Aufgabe: Führe den Text über die Teilhabemöglichkeiten junger Menschen in Deutschland nach seinem letzten Satz fort.

Vorliegender Textauszug:

:::::

Eingeschränkte Teilhabemöglichkeiten treten selten isoliert auf
"In Regionen mit hoher Kinderarmut sind häufig auch der Anteil der Schulabgänger:innen ohne Ersten Schulabschluss und die Jugendarbeitslosigkeit überdurchschnittlich hoch," sagt Manuel Slupina von der Wüstenrot Stiftung. "Echte Chancengleichheit sieht anders aus." Politischen Handlungsbedarf gibt es auf verschiedenen Ebenen, um bessere Startbedingungen für alle jungen Menschen in Deutschland zu erreichen. Das Forschungsteam fordert etwa gezielte Investitionen in die Qualität von Schulen, in außerschulische Bildungsangebote und in die Unterstützung von Kindern und Jugendlichen, die statistisch gesehen weniger Teilhabemöglichkeiten haben.

Kinder und Jugendliche wollen Beteiligung, Selbstbestimmung und vielfältige Freizeitangebote
Um ein ganzheitliches Bild der Lebensrealität junger Menschen zu erhalten, führte das Forschungsteam auch Gespräche mit 222 jungen Menschen und 39 Fachkräften aus der Kinder- und Jugendarbeit durch. Es ist dafür an Orte gefahren, in denen die Teilhabemöglichkeiten von jungen Menschen statistisch gesehen unterschiedlich sind, das sind: Ingolstadt, Weimar, Wuppertal, der Wetteraukreis, der Neckar-Odenwald-Kreis, Potsdam-Mittelmark, Segeberg und Görlitz. Der Vergleich zwischen Datenlage und subjektiver Wahrnehmung zeigt: Statistiken allein reichen nicht aus, um Teilhabe umfassend zu beurteilen.

:::::

Gegebene Informationen:
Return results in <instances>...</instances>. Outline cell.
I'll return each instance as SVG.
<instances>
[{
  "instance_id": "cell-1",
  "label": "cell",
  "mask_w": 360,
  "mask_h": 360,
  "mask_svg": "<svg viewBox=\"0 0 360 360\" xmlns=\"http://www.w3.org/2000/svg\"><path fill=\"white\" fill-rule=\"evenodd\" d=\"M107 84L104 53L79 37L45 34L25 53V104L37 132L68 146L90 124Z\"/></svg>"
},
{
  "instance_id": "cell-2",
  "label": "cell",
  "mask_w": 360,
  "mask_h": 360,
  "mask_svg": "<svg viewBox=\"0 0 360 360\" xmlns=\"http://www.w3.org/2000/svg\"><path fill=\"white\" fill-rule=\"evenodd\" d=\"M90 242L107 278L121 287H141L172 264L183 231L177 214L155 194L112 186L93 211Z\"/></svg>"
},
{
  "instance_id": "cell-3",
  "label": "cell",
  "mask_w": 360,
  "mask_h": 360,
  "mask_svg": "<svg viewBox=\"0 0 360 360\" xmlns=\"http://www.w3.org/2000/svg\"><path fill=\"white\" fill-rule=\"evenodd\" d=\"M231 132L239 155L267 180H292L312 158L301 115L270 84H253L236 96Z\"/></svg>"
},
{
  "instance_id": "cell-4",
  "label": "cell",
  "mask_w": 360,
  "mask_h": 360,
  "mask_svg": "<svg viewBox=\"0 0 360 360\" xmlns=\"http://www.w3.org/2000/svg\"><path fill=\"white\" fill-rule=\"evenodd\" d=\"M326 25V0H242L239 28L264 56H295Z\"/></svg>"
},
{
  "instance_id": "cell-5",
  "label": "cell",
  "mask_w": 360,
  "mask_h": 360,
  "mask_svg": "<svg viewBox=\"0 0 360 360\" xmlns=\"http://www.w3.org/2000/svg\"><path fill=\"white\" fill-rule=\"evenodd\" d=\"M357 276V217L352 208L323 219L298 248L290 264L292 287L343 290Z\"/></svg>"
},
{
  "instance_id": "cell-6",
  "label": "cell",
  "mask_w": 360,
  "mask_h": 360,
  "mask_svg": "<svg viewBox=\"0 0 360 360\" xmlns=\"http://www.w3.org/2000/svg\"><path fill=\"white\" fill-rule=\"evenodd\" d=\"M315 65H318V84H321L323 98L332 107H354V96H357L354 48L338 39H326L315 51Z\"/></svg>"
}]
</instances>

:::::

Ergebnis:
Aus den Gesprächen kristallisierten sich drei Aspekte heraus, die Kindern und Jugendlichen an ihrem Wohnort besonders wichtig sind: Sie wünschen sich Mitgestaltungsmöglichkeiten, öffentliche Aufenthaltsorte sowie eigenständige Mobilität. Die Interessen junger Menschen sind über Stadt- und Landesgrenzen hinweg ähnlich: Sie wollen Freundschaften pflegen, Sport treiben, Musik machen oder digitale Medien nutzen - idealerweise in Räumen, die sie selbst gestalten können. Doch selbst dort, wo Platz vorhanden ist, fehlt es oft am politischen Willen, diese Räume jungen Menschen zur Verfügung zu stellen.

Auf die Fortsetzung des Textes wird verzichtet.